2) Feldstein redefines the “middle class.”
In crunching numbers to try to make Romney’s tax plan add up, Feldstein counts only those households with incomes under $100,000 as “middle class.” He purports to demonstrate that Romney’s plan can add up if deductions are eliminated for households over $100,000. But this simply confirms the Tax Policy Center’s conclusion that Romney’s plan does not add up without a tax increase on households with incomes under $200,000. (This table from TPC shows that households in the $100,000-$200,000 range stand to lose much more from the elimination of tax breaks than they would gain from Romney’s tax rate cut.)
3) Feldstein cherry-picks his numbers to overstate savings.
Finally, Feldstein uses selective and static numbers that overstate the possible savings from tax expenditure reductions. Feldstein seems to belittle the Tax Policy Center study as being based on “inevitably speculative” forecasts from a computer model.
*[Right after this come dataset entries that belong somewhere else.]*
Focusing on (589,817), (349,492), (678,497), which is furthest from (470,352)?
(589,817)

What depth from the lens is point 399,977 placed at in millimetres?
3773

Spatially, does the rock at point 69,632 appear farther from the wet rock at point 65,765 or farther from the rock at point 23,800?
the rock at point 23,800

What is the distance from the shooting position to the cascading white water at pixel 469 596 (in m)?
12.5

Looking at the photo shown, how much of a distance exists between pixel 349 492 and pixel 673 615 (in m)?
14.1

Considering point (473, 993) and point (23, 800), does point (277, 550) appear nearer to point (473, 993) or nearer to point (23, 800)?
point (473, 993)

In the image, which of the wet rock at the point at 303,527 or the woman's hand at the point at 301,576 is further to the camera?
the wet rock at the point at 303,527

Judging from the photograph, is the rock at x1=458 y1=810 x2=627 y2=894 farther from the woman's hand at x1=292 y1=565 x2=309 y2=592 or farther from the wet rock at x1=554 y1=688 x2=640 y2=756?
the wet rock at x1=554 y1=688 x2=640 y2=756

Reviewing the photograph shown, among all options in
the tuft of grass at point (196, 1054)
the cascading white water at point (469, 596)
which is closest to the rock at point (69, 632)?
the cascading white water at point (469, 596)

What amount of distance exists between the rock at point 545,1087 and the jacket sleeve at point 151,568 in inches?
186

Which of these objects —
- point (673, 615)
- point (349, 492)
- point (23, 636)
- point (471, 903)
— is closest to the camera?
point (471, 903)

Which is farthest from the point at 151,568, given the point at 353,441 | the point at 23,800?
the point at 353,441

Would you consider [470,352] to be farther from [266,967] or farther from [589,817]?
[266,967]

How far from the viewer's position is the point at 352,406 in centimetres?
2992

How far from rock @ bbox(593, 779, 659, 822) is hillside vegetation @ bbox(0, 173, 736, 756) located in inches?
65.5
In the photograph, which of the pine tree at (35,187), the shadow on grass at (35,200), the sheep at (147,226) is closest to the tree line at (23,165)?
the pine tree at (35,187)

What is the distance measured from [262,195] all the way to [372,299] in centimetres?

But TPC’s model is highly regarded and the same type regularly used by the Congressional Budget Office, Joint Tax Committee, the Treasury Department — and Feldstein himself — to analyze tax policies. There’s a reason everyone uses such models — it’s the only way to capture the complex interactions between tax rates and tax expenditures such as deductions and exemptions.
For his op-ed, Feldstein simply looks at numbers from tax returns from a single year, 2009. Then he makes some selective adjustments: For example, he inflates income levels on the assumption that lower tax rates would lead to higher levels of taxable income and therefore offset some of the revenue loss. Yet he fails to make corresponding adjustments to deductions to reflect behavioral responses, which means that he is probably vastly overstating the potential revenue from eliminating those deductions. Feldstein also fails to adjust for the fact that under Romney’s plan, where tax rates are reduced by 20 percent, the potential revenue gain from eliminating tax exclusions or deductions is automatically 20 percent less.
All of these choices by Feldstein have the effect of overstating how much tax revenue can be gained by cutting upper-income tax breaks. Feldstein’s rough and selective calculations are nowhere near as credible as TPC’s analysis.
Feldstein makes other highly questionable leaps and assumptions. He asserts that eliminating the estate tax would be a “revenue gainer in the long term” (because fewer inheritances would go to tax-exempt charities and more would go to wealthy heirs!). Eliminating the estate tax would cost hundreds of billions in revenue according to CBO.
In all, Feldstein’s op-ed serves only to confirm what TPC and others have found: Mitt Romney would pay for his tax cuts for the rich by raising middle-class taxes.